Sept. 12 (Bloomberg) -- Ace Ltd., the Swiss insurer with operations in more than 50 nations, agreed to buy Fianzas Monterrey from New York Life Insurance Co. for $285 million in cash to expand in Mexico.
Fianzas Monterrey is Mexico’s second-largest surety lines company, Zurich-based Ace said today in a statement. Surety insurers provide guarantees on construction and industrial projects.
Ace Chief Executive Officer Evan Greenberg has been expanding through acquisitions to grow in businesses such as U.S. crop insurance and build market share in emerging markets like Malaysia. He agreed in 2010 to buy New York Life units in Hong Kong and South Korea.

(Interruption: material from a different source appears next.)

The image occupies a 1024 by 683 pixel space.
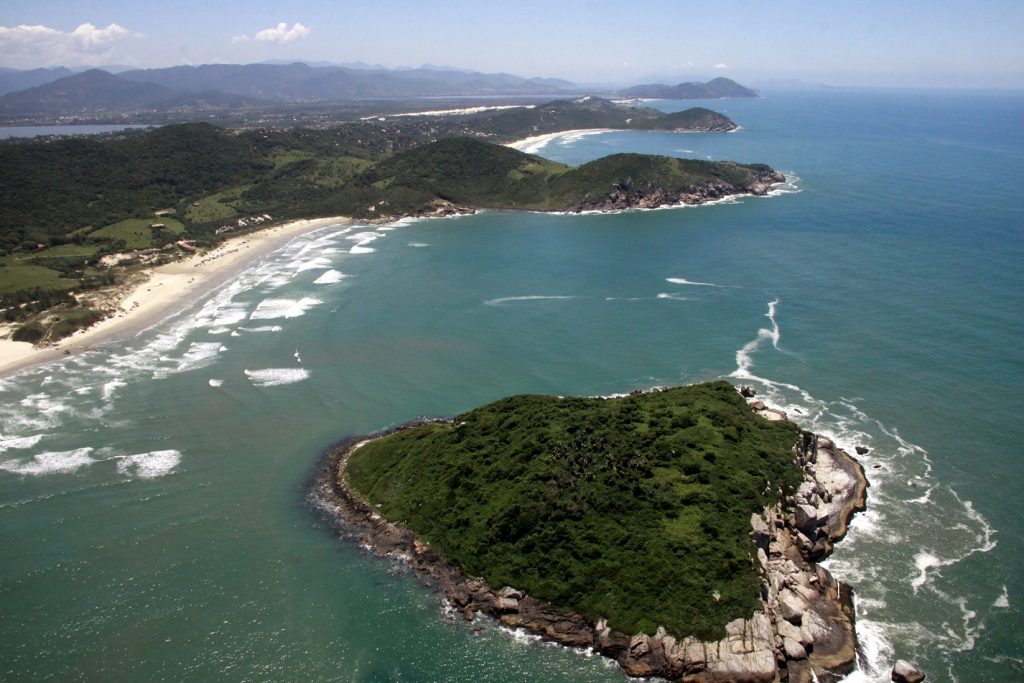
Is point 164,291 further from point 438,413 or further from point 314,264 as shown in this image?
point 438,413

“Surety is a growth area for Ace, and Mexico is an attractive market with a strong economic outlook,” Greenberg said in the statement.
New York Life CEO Ted Mathas has been narrowing the company’s focus to life insurance and investments in the U.S. and Mexico. His company obtained Fianzas Monterrey in 2000 when it purchased life insurer Seguros Monterrey from Aetna Inc. and Grupo Financiero Bancomer SA.

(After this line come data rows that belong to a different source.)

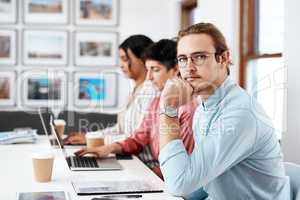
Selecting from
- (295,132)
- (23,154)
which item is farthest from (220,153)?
(23,154)

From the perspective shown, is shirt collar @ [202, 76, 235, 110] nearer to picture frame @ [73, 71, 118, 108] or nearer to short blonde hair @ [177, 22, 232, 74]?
short blonde hair @ [177, 22, 232, 74]

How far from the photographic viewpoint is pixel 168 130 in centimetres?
165

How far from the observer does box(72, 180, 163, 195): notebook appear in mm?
1645

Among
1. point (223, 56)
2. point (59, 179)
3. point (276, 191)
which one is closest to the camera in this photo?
point (276, 191)

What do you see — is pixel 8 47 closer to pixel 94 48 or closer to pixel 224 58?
pixel 94 48

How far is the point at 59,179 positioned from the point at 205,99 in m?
0.68

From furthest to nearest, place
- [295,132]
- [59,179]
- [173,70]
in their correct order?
1. [173,70]
2. [295,132]
3. [59,179]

“While Fianzas Monterrey is an extremely well run and profitable business it is non-core for New York Life and outside of our primary focus,” Mathas said in a separate statement.

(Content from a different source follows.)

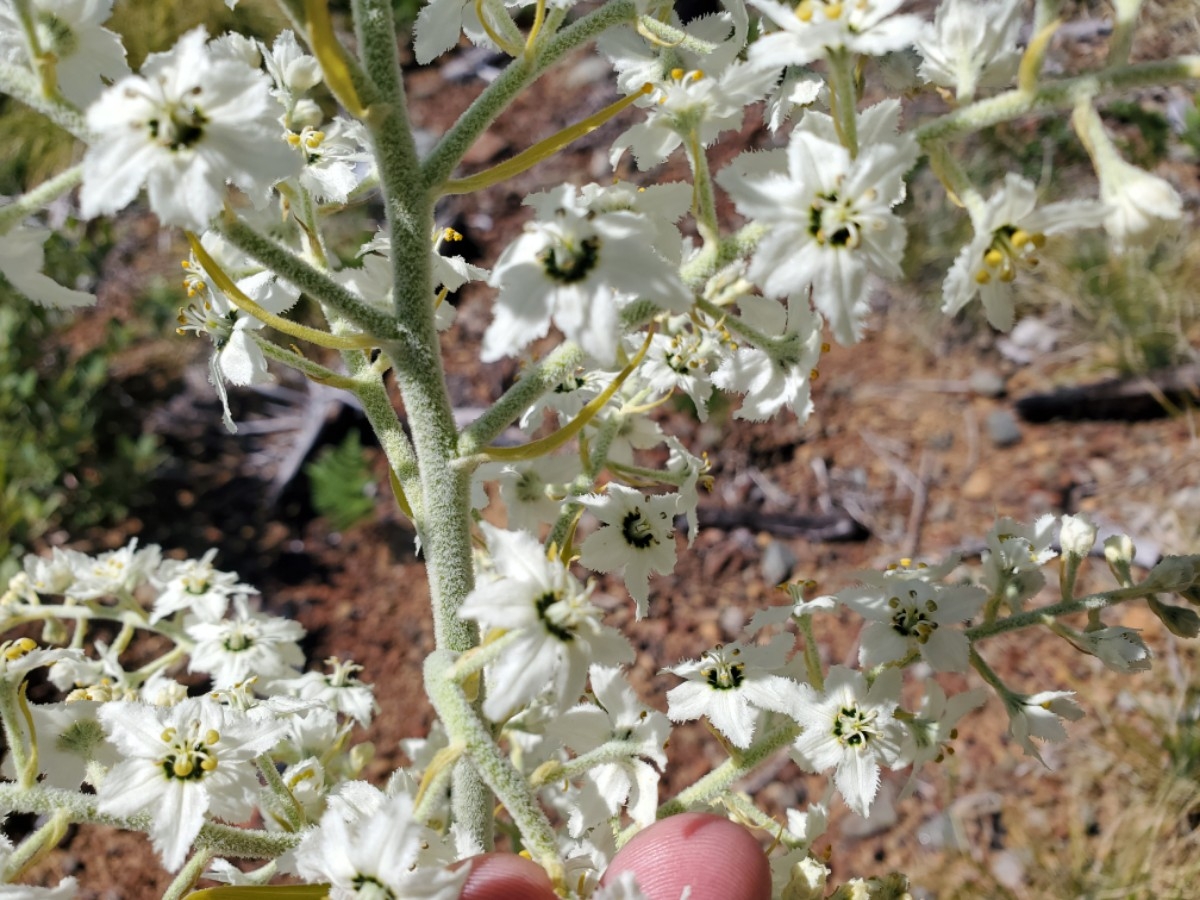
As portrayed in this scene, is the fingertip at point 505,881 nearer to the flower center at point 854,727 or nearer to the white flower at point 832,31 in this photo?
the flower center at point 854,727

Fianzas Monterrey has three regional offices and 25 branch offices and distributes its products through a network of almost 600 independent agents and brokers, Ace said. The Mexico City-based unit was established in 1943.
Ace advanced 0.6 percent to $75.57 at 1:46 p.m. in New York trading. Greenberg’s firm has climbed about 7.8 percent this year, compared with the 15 percent gain in the 75-company Bloomberg World Insurance Index. New York life is owned by its policyholders.
New York Life’s bank on the deal was Goldman Sachs Group Inc., and in the insurer got legal advice from Debevoise & Plimpton LLP. Ace was advised by Willis Group Holdings Plc and Mayer Brown LLP.